Planning continuity correctly
Technical solutions like clustering and replication automate critical processes, reduce administrative costs, and prevent failures. In an ideal case, they are enhanced with a business continuity plan that contains best practices for dealing with risks, the implementation of a disaster recovery plan, and an evaluation of technologies and measures to protect business-critical services. This kind of plan provides templates for a structured approach to architecture, processes, and procedures to identify and maintain restoration times and goals. To enable the most comprehensive and effective development of the strategy and the plan, you can engage the support of trained consultants. The consultants set benchmarks, identify weaknesses, and suggest solutions. This approach best meets the requirements of auditors, stockholders, and management for the continual availability of systems.

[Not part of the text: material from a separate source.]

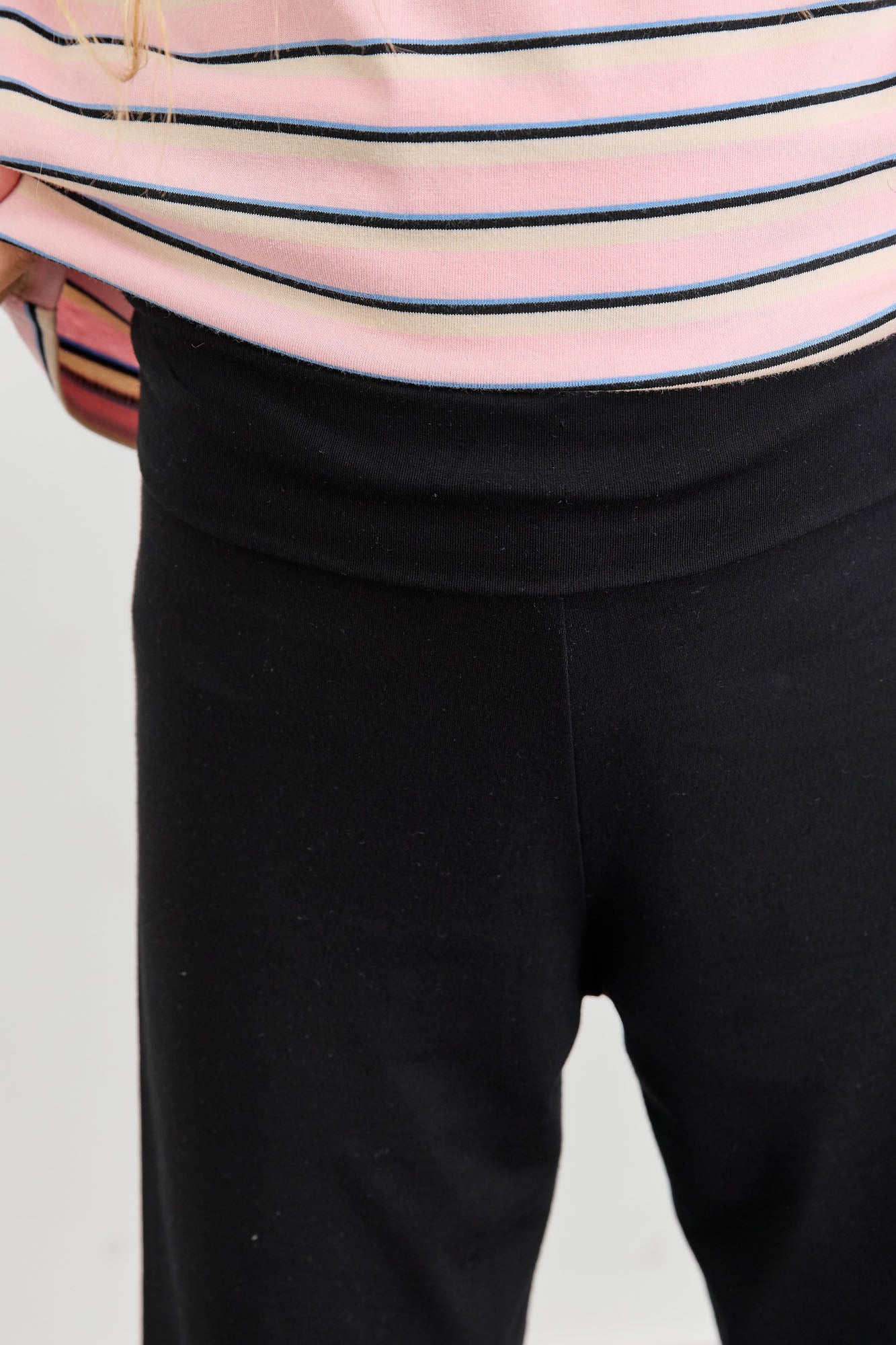 טייץ פדלפון מבד רך עם קיפול במותן  | שחור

To protect against system failures, an alternate location to guarantee redundancy and disaster recovery can make sense. Nevertheless, many companies shy away from the cost. Traditional recovery solutions for SAP software usually require setting up the identical, expensive hardware at every location. Redirecting an application to an alternate location requires moving backup tapes and personnel to the new location, setting up servers, loading operating systems, and creating current backups of the software. If operations take place at the alternate location, companies must start complicated and potentially error-prone processes to run the SAP components that depend on each other.
Your company can save storage costs if the secondary drive does not necessarily have to correspond to the primary drive. You can also save considerable sums if you use alternate locations primarily for other, less-important business processes. You can turn off or reduce the number of those processes if the main computer center fails and the entire infrastructure is needed to secure truly critical systems. It’s worth it to compare the prices of various hardware and software suppliers if you are not bound to one environment. You can also significantly reduce the total cost of ownership for an SAP environment with this approach.